Konkordato Nedir? Konkordato Süreci: Amaç, İşleyiş ve Etkileri

Konkordato, borçlunun mali durumunu iyileştirmek amacıyla öngörülmüş bir yeniden yapılandırma usulüdür. Borçlu, alacaklılarıyla belirli bir plan çerçevesinde anlaşarak borçlarını ödeme taahhütünde bulunduğu ve mahkeme denetiminde yürüyen bir süreçtir. Bu müessese, işleri kötü gitmiş, ödeme gücünü kaybetmiş ancak iyi niyetli (dürüst) borçluları korumaya yöneliktir. Mahkeme tasdikiyle bağlayıcı hale gelen konkordato anlaşması, borçlunun iflastan kurtulmasını ve alacaklıların belirli bir tenzilat veya ek süre ile alacaklarına kavuşmasını amaçlar. 2018 değişikliğiyle konkordato talep hakkı olan taraflar, “borçlarını ödeyemeyen borçlular ile iflas talebinde bulunabilecek her alacaklı” şeklini almıştır. Böylece tacir olmayan gerçek kişilerin konkordato ilanı da mümkün hale gelmiştir.

Başvuru Şartları ve Sürecin İşleyişi

Konkordato süreci, borçlu veya ilgili alacaklı tarafından ticaret mahkemesine (asliye ticaret) yapılan başvuru ile başlar. Mahkeme başvuruyu inceleyerek eksik belge var ise tamamlatır. Ardından şu aşamaları izlemek gerekir:

  • Başvuru ve İnceleme: Borçlu veya alacaklı, konkordato talebiyle mahkemeye başvurur. Mahkeme, projeyi ve sunulan belgeleri inceler; borçlunun iyi niyetini sorgular. Borçlunun amacının sadece icra takiplerini durdurmak veya alacaklıları zarara uğratmak olduğu anlaşılırsa, ret kararı çıkar.
  • Komiser Ataması: Mahkeme, konkordato başvurusunu kabul ederse bir (ve gerekirse üç) geçici konkordato komiseri görevlendirir. Komiser, borçlunun güncel bilançosunu ve mali durumunu inceleyip rapor hazırlar. Alacaklılar Kurulu da komiserin raporunu denetler.
  • Geçici Mühlet Kararı: Mahkeme ilk etapta kural olarak üç aylık geçici mühlet süresi tayin eder. Bu sürede borçlu, komiser ve alacaklılarla birlikte borçların yapılandırma projesi üzerinde çalışır. Geçici mühlet süresi sonunda, borçlu veya komiserin mahkemeden iki ay daha uzatma talebinde bulunması mümkündür.
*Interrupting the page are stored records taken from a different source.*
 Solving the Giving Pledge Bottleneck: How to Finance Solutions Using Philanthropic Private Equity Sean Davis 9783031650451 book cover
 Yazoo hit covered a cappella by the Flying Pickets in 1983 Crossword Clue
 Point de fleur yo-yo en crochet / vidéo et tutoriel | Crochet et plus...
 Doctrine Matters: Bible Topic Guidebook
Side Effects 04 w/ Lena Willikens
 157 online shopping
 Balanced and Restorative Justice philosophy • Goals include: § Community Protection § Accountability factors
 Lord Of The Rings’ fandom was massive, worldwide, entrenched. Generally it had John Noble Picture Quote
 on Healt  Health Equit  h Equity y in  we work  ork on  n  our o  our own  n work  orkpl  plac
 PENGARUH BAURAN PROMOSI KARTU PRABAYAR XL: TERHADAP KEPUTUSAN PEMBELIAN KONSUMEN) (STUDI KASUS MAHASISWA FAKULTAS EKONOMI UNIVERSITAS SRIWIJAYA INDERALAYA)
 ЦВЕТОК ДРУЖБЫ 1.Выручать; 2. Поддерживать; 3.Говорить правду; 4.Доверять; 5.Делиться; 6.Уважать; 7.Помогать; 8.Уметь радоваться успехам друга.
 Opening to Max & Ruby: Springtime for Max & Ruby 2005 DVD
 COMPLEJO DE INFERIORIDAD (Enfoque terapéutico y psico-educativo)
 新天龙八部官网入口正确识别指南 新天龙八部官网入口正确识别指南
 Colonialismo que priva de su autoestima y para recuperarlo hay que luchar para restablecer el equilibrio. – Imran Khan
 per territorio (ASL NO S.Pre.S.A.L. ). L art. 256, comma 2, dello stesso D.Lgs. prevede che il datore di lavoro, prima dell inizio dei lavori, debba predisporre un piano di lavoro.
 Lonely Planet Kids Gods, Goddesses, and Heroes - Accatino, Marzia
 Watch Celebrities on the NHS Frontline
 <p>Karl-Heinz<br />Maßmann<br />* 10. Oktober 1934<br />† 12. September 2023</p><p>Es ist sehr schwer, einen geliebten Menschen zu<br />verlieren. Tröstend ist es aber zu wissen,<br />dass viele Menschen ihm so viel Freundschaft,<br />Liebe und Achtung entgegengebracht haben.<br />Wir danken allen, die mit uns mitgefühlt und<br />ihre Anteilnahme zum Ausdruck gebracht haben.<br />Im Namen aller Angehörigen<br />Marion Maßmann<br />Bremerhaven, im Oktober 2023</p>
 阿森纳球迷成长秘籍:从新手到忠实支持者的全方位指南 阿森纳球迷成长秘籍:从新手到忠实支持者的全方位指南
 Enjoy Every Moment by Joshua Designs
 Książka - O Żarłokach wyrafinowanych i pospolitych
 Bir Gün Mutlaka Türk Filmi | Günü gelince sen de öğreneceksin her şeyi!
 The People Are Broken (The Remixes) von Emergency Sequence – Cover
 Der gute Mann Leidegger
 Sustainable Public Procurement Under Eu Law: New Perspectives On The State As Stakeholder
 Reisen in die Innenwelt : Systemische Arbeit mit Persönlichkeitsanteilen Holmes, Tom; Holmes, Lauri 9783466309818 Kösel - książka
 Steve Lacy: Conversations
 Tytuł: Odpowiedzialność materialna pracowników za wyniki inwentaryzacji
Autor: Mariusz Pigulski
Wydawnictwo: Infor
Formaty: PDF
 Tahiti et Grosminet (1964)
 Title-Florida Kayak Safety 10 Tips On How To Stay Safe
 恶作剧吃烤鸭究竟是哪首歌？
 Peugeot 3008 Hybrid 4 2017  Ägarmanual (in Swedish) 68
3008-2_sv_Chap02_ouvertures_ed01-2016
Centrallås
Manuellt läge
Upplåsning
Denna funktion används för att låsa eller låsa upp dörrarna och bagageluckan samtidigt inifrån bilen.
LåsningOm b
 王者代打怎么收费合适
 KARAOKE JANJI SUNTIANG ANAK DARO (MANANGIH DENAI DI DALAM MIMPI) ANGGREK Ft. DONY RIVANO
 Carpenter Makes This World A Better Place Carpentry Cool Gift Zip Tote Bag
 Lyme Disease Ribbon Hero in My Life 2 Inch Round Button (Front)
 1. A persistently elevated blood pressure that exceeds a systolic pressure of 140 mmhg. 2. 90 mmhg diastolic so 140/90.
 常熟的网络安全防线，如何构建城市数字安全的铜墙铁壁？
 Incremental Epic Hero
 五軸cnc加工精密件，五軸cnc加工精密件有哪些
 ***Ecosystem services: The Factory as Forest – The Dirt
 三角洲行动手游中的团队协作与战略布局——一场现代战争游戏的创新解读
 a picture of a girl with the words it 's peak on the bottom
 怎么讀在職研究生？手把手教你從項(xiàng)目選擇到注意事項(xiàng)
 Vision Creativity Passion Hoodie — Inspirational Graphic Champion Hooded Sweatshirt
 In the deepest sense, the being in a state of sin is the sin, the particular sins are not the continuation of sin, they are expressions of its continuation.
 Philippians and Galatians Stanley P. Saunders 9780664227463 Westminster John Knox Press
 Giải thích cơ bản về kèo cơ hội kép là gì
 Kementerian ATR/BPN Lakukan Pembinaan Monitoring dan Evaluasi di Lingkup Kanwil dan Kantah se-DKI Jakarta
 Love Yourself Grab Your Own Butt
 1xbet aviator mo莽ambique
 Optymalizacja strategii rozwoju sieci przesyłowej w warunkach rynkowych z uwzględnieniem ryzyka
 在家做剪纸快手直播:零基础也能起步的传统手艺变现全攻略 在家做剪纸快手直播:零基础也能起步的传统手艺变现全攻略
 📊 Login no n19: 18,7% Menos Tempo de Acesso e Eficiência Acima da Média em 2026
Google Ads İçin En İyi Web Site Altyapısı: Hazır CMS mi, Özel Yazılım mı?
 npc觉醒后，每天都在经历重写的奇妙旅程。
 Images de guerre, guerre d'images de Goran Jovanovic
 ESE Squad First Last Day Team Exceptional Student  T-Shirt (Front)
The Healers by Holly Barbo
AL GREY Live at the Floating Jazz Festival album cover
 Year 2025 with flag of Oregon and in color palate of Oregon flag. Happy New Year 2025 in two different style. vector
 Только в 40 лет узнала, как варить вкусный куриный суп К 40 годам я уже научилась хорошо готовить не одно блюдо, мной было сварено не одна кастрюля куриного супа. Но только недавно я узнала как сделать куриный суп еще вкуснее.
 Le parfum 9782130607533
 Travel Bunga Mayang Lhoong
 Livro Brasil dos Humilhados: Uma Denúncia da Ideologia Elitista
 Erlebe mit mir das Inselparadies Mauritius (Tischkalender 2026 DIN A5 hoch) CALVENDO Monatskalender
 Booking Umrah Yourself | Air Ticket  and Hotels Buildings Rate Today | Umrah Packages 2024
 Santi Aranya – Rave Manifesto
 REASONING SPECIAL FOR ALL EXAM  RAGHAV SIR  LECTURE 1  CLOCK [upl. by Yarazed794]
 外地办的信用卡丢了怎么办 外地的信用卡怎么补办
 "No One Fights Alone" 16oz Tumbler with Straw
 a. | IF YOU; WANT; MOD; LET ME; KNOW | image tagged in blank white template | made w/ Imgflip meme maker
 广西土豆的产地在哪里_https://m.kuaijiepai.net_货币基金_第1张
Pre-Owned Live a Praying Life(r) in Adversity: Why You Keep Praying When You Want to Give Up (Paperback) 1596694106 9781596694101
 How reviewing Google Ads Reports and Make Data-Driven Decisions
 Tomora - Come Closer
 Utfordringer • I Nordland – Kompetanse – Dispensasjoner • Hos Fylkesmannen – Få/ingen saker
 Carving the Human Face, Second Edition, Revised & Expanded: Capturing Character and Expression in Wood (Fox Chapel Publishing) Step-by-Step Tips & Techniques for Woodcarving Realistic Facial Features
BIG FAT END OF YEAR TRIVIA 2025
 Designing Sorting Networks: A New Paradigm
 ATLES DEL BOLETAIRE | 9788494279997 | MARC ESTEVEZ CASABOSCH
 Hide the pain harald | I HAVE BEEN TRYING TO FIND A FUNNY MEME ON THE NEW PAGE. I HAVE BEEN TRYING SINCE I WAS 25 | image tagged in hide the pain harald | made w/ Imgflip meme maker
Bu durumda mahkeme uygun görürse süre toplam beş aya kadar uzayacaktır.

Bu aşamalar sonunda ortaya çıkan konkordato projesi ve komiser raporu ile birlikte kesin mühlet için duruşma günü belli olur. Geçici mühlet kararları çekişmesiz yargı niteliğinde olup kanun yoluna başvuru mümkün değildir.

Konkordato Geçici Mühleti ve Sonuçları

Geçici mühlet kararının ilanıyla süreç fiilen işler hale gelir. Bu dönemde borçluya geçici bir koruma sağlanır ve çeşitli hukuki sonuçlar ortaya çıkar. Özellikle; yeni takip açmak mümkün olmaz. Ayrıca daha önce başlamış tüm takip işlemleri durur. Bunun yanında ihtiyati tedbir ve ihtiyati hacizler uygulanamaz; zamanaşımı ve hak düşürücü süreler işlemeyi bırakır. Kısacası, borçluya yönelik takip faaliyetleri konkordato kesinleşinceye kadar askıya alınır.

Rehinli alacaklılar için bazı istisnalar mevcuttur. Rehinli alacaklıların, rehin konusu taşınır veya taşınmaz mal üzerinde muhafaza tedbirleri dışındaki haciz yoluna başvurmları mümkündür. Ancak rehinli malın satışı bu süre içinde gerçekleşemez. Ayrıca, konkordatoda aksine hüküm olmadıkça, kesin mühlet başlangıcından itibaren rehinsiz alacaklara faiz işletmek mümkün değildir. Bu düzenlemeler, bu süreçte borçluya nefes aldırırken alacaklıların menfaatini de korur.

Geçici mühlet sonunda mahkeme, kesin mühlet (bir yıl) kararı vermeden önce borçlu, komiser ve varsa konkordato talep eden alacaklıyı duruşmaya çağırır. Duruşmada komiser raporu okunur. Bunun üzerine taraflar görüşlerini sunar. Mahkeme itirazları dikkate alarak projenin başarılı olup olmayacağına karar verir.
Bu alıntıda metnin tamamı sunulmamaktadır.